===== Selected extract
In the dump, in the dump, in the dump, dump dump.
The bitcoin stockpile which Cameron and Tyler Winklevoss started collecting in 2012 is now worth more than $1.60 billion.
The Harvard Alumni best known for their legal battle with Mark Zuckerberg depicted in the Oscar-nominated movie, “The Social Network” ran in the face of widespread opinion and now are reaching for their next goal — to become trillionaires.
In the judicial dustup over Facebook, they won a $65 million settlement from Zuckerberg. Against the advice of friends and their lawyers, the duo bought into bitcoin when the cryptocurrency was still known as the currency of choice for online drug dealers.
Bitcoin’s value soared and as of the second week in January 2017, the twins’ holding was worth about $1.4 billion.
“We’ve turned laughter and ridicule into the wind at our back,” said Tyler Winklevoss in a recent interview. Notwithstanding the potential for theft, the brothers intend to stay on top of their cash haul as they expand their exchange, “Gemini” from a 5,000 decrepit office to a gleaming 35,000 square-foot facility in Midtown Manhattan.
They’re hoping the cleaning lady doesn’t throw out their fortune with the garbage.
That happened to James Howells, the same year the Winklevoss’s were lining their nest egg.
James Howells was in the news in 2013 when he went looking for his computer’s hard drive in the local dump. An early bitcoin miner, Howells mined 7,500 tokens in 2009 on his Dell laptop for over a week. He stopped when his girlfriend complained the computer was too noisy and hot. When he spilled a cold drink on the computer, he cannibalized it for parts. The hard drive, holding the Bitcoins, went into a drawer where it stayed for three years.
When it came time for Howells to toss old equipment he forgot the hard drive had money on it and into the trash it went.
“You know how when you throw something away and say to yourself, ‘That’s a bad idea’? I did that,” Howells says now.
The 7,500 bitcoins he threw out were worth over $600,000, and by the time his story made headlines the value had grown over $5 million. It was time to go to the Newport landfill.
Going to the landfill office, he explained his conundrum. One of the workers took Howells to the ditch
where the drive may be. “It was about the size of a football field,” Howell says. Not only that but something tossed out several months before would be around four feet down in the diapers, newspapers, glass and other debris.
If the police had to go digging around, they would have to have a team of 15 diggers and wear personal protective gear. Howells couldn’t fund the money for an operation that size, so he quit and started asking for donations.
The hard drive, with its bitcoins, is now worth around $72 million. As far as anyone knows, it’s still out there.
==========
**Tasks to complete**:
1. From the bitcoin article, return the passage that starts at the words "Bitcoin’s value soared" and ends after the words "in Midtown Manhattan.", copied word for word.
2. Answer these questions from the bitcoin article:
(a) How much did the Winklevoss twins win in their settlement from Zuckerberg?
(b) How many bitcoin tokens did Howells mine in 2009?
(c) Which landfill did Howells go to in search of the hard drive?
===== Information supplied
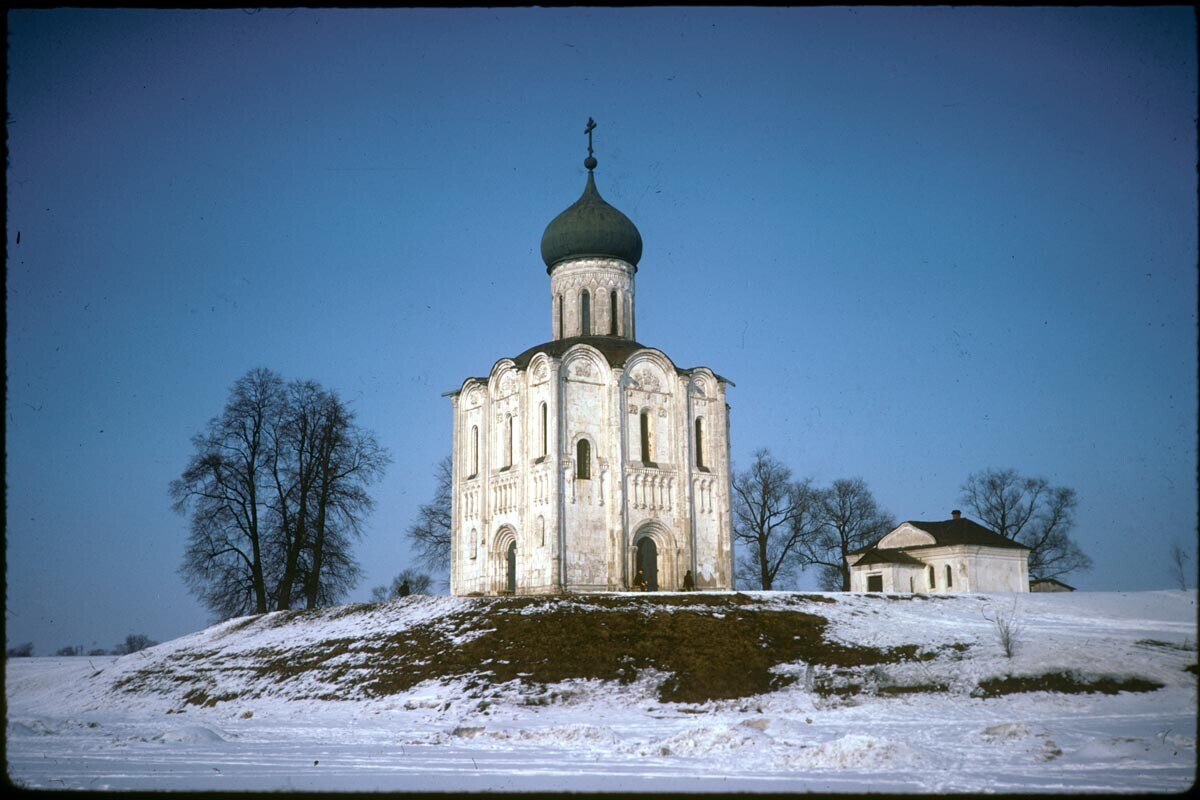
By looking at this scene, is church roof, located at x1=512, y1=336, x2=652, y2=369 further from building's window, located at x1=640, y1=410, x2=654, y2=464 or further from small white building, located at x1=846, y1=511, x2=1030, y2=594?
==========
**Per-task outputs**:
1.
Bitcoin’s value soared and as of the second week in January 2017, the twins’ holding was worth about $1.4 billion.
“We’ve turned laughter and ridicule into the wind at our back,” said Tyler Winklevoss in a recent interview. Notwithstanding the potential for theft, the brothers intend to stay on top of their cash haul as they expand their exchange, “Gemini” from a 5,000 decrepit office to a gleaming 35,000 square-foot facility in Midtown Manhattan.

2.
(a) $65 million
(b) 7,500
(c) The Newport landfill